A Proper Civil War
Thursday, April 2nd, 2009
Neal Rauhauser writes: The human race faced the probability of famine at the dawn of the 20th century for a couple of reason which I’ll delve into in a moment. We’ve put off that reckoning for a century but instead of seeing things for what they were and governing ourselves accordingly we used our wits and fossil fuel endowment to climb even further out onto the branch of unsustainability.
Nearly seven billion of us now perch on that branch, meant for a third of that number, and not all of us will pass through the needle’s eye of economic collapse, energy depletion, and environmental change.
The light’s going to start coming on for the masses this summer and we’ve got a choice; a rational explanation and a rational response, or falling down the disloyal Christian Right’s apocalyptic bunny hole. …
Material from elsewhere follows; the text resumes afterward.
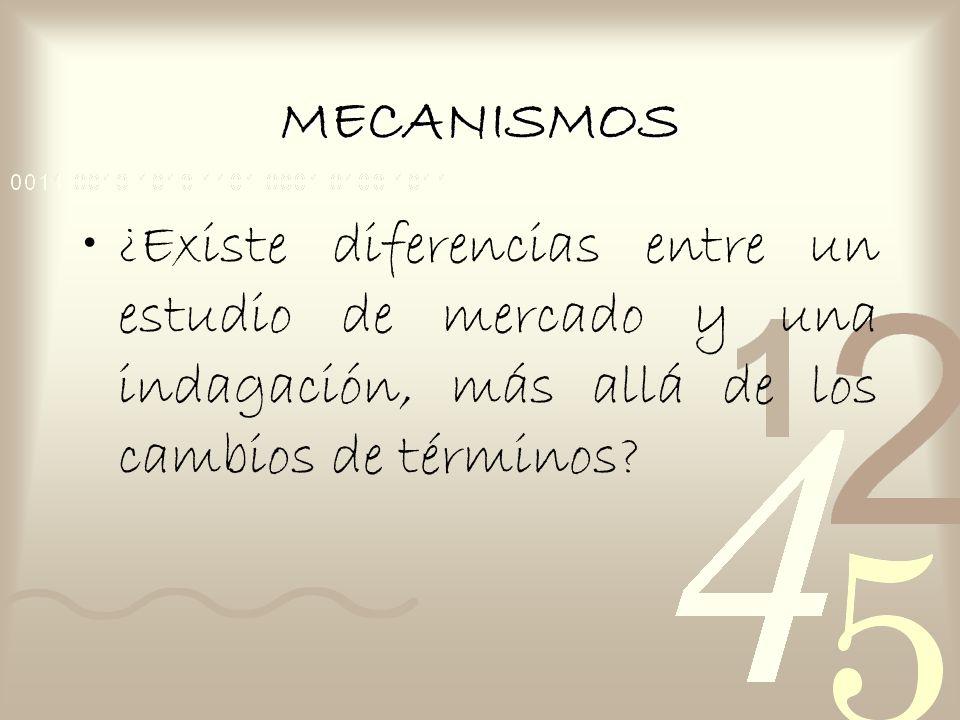 MECANISMOS ¿Existe diferencias entre un estudio de mercado y una indagación, más allá de los cambios de términos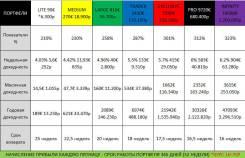 Бизнес инвестиции, доход каждую неделю Акция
The foundation of our government is based on the thinking of
John Locke and he assumed, looking out from 17th century England, that
the world was infinite. Everywhere we look we see limits, from the
North Pacific garbage patch to the inevitable loss of access to low
Earth orbit. Everywhere we go we wipe out resources and leave a mess in
our wake. Locke’s infinite Earth has been replaced by one that is quite
simply irritated with us.
Our economic system depends upon compound interest, compound
interest depends on expanding economic activities, and all of those
activities and the thinking behind them came together in an era of
steadily increasing energy. Wind gave way to coal gave way to bunker
oil and we moved goods and people across the seas at will. Wood gave
way to coal gave way to natural gas and our homes and places of
business were always comfortably warm. Electricity was always a
creature of fossil fuel and it’s path is a curious reverse as we put in
more and more renewable sources. Even with an immediate, forceful move
to a purely renewable future the journey back to this planet’s solar
maximum will look like the Trail of Tears.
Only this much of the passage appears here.